Crisis cíclica de los partidos
La historia advierte que la simbiosis partidos-democracia suele deshacerse en época de catástrofes. En la Europa del siglo pasado, la irresistible ascensión de Hitler pulverizó la democracia parlamentaria alemana, indujo un bajón drástico del respeto a los partidos sistémicos, favoreció a los partidos contrarios a la alternancia y desató la Segunda Guerra Mundial. En folleto titulado “Nota sobre la supresión general de los partidos políticos”, Simone Weil los describió como “pequeñas iglesias profanas”, ajenas al pensamiento crítico y ensimismados en fines propios. Otros intelectuales top, como André Breton y Albert Camus, identificaron la no-militancia con el interés nacional.
El fi n de la Guerra Fría, con la implosión de la Unión Soviética, el vuelco de China hacia la economía de mercado y la crisis de las ideologías totales, inició otra gran secuencia de decaimiento de los partidos. Perdido el punto de referencia que brindaba el enemigo sistémico, se hizo recurrente su identificación como aparatos de poder clientelar. Los políticos comenzaron a configurarse como “clase en sí” y, casi sin tapujos, pasaron de “la dieta” de subsistencia al privilegio exorbitante, se resignaron a la extinción de los liderazgos principistas y habilitaron la corrupción propia y de sus bases.

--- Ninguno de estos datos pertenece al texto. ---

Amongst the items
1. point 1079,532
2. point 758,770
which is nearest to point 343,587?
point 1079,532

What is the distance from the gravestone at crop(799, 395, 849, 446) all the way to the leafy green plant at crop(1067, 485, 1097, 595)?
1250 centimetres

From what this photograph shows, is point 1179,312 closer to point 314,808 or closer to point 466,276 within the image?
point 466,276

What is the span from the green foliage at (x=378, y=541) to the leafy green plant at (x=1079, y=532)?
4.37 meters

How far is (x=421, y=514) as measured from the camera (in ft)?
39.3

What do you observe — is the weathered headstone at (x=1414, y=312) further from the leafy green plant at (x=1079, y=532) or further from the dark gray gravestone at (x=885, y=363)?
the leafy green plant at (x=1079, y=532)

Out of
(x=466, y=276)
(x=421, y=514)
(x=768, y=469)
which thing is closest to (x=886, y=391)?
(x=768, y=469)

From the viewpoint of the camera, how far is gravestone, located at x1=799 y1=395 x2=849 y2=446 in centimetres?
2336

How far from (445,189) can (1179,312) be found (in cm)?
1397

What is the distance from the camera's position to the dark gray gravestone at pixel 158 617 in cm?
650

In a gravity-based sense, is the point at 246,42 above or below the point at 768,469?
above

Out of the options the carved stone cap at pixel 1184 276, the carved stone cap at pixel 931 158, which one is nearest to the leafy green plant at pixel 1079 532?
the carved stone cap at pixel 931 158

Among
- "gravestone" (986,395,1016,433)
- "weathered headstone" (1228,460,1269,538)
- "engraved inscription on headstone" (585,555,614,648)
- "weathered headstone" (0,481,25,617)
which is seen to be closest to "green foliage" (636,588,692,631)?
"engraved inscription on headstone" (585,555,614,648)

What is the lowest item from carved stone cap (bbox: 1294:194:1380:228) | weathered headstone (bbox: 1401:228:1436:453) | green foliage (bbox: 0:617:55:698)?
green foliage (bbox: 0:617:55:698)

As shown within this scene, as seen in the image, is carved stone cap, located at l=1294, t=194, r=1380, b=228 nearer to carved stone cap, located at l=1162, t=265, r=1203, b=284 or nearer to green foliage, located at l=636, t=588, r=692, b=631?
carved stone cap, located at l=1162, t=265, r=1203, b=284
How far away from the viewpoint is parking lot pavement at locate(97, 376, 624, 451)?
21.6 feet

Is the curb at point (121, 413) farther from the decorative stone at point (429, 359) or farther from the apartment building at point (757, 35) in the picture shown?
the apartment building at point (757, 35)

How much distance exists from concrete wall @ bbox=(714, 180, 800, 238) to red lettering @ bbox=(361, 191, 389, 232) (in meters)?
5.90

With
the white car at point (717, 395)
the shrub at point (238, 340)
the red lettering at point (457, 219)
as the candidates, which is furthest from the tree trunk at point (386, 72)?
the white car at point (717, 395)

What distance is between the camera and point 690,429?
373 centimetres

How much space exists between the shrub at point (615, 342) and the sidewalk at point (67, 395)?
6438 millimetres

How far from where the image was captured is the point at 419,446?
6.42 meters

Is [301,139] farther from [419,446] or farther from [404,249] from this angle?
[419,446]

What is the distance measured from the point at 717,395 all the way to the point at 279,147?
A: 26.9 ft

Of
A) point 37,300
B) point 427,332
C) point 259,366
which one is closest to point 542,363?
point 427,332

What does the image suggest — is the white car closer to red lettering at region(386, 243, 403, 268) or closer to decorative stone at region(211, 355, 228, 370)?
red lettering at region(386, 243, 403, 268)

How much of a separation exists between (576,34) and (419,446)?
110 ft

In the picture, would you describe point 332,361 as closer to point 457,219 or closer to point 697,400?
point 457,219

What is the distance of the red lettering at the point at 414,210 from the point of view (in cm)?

El nuevo ciclo hizo visible la contradicción entre los científicos y los políticos, precozmente diagnosticada en la Alemania prenazi por Max Weber. Esta vez el fenómeno cuajó en la deserción de los intelectuales militantes que proveían a sus partidos de ideas, capacidad docente, técnicas económicas, administrativas y publicitarias. El vacío de creatividad que dejaron fue llenado por los “operadores”, especie de sub-intelectuales encargados del “corretaje”.
La penúltima esperanza
No es extraño, por tanto, que la simbiosis partidos-democracia hoy se esté empleando para abrir la puerta del “reino de los cargos”, como decía Weber. También sirve como coartada para ocultar corrupciones de alta o mediana intensidad, deficiencias de diagnóstico, ideologismos pretéritos o ineptitudes técnicas. Todo esto agravado por los gravísimos problemas sociales y económicos catalizados por la pandemia.
Es un cuadro de poder desviado, que induce la ingobernabilidad y/o favorece ese “nuevo estilo de revolución” que José Matos Mar bautizara, en 1984, como “desborde del Estado”. Es un fenómeno que confirma la llegada de esa crisis mayor de la representación política diagnosticada -entre otros- por Giovanni Sartori, cuando sostuvo en 1987 que “la teoría de la democracia debe ser repensada completamente”. En reciente texto para El País, el excanciller peruano Diego García Sayán actualizó ese dictamen diciendo que “con partidos políticos poco o nada atractivos para la juventud, se abren muchas interrogantes y retos sobre el ejercicio del poder público y la representación ciudadana”.
Por lo señalado, manifestarse hoy como amigo o enemigo de los partidos, es una formulación entre equívoca, candorosa y simplista. Si de defender la democracia se trata, lo que corresponde es valorar a los partidos que actúan en función de ella hasta que duela, defenderse contra los que a sabiendas atornillan al revés y aprovechar el proceso constituyente (como en Chile) o el gobierno transicional (como en el Perú) para inducir una reforma funcional del Estado democrático.
En esa línea, los demócratas peruanos han hecho una opción significativa, que desafía el pesimismo de Weber. Están depositando su penúltima esperanza en Francisco Sagasti, uno de los escasos intelectuales de nivel que participaba en el sistema de partidos vigente.
Todo lo cual indica que la realidad hemisférica -no sólo regional (remember Trump)- está obligando a cambiar la vieja simbiosis por una nueva pregunta: ¿Puede salvarse la democracia con los partidos políticos realmente existentes?